Extract:
In April, the company announced its $110 million acquisition of the Massachusetts-based, vertically-integrated cannabis company Nature’s Remedy, which operates two retail dispensaries in the state as well as a 50,000 square foot cultivation and production facility.
Malman has a degree in horticulture from the University of Wisconsin. Prior to joining the cannabis industry a decade ago, he trained and worked in ornamentals cultivation in Denmark and the Netherlands, and even spent time in Israel working on systems designed to provide water to African farmers nearer in proximity to the farms through a gravity fed drip irrigation system. The challenges of multi-state indoor cannabis cultivation are a whole different story though.
How federal legalization could help — or hinder — cultivators
Malman spoke to The Cannigma about the challenges of cultivating cannabis in a variety of states with very different climates, often different regulatory requirements, and how federal legalization could help — or hinder — cultivators.

Spatial grounding data
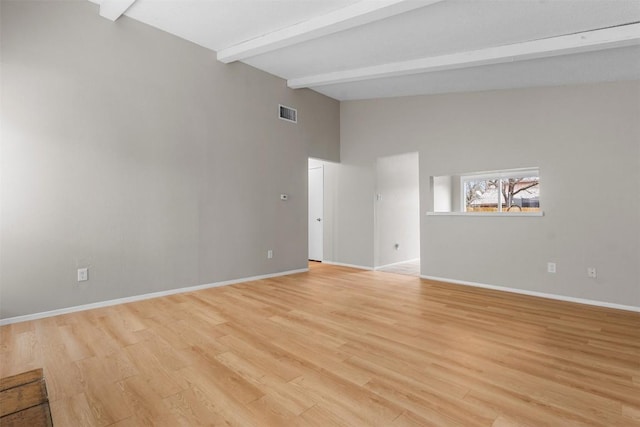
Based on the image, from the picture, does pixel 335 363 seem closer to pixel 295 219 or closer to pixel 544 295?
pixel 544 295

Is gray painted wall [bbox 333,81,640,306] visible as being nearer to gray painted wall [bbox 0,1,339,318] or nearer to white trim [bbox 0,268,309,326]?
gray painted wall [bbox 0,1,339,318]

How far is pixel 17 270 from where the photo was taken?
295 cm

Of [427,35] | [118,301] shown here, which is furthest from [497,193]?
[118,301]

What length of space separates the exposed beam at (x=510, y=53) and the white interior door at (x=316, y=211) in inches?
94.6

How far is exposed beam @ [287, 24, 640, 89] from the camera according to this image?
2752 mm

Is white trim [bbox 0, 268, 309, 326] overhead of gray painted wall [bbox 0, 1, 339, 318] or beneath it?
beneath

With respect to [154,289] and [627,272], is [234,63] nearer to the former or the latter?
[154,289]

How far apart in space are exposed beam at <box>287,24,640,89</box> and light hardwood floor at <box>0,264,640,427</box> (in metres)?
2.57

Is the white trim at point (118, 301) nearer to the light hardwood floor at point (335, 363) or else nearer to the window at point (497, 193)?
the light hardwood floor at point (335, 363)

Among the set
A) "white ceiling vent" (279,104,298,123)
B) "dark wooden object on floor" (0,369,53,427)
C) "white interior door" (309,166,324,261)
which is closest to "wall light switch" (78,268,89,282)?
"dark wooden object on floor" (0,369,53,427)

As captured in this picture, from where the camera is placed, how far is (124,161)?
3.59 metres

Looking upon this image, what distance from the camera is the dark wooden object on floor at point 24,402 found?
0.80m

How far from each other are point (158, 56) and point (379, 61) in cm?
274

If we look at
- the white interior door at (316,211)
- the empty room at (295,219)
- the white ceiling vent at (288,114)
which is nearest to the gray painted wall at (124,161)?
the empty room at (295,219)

Task objective: Reproduce the passage on cannabis cultivation word for word, from "In April, the" to "and production facility.". This data was drawn from a separate source.

Answer below:
In April, the company announced its $110 million acquisition of the Massachusetts-based, vertically-integrated cannabis company Nature’s Remedy, which operates two retail dispensaries in the state as well as a 50,000 square foot cultivation and production facility.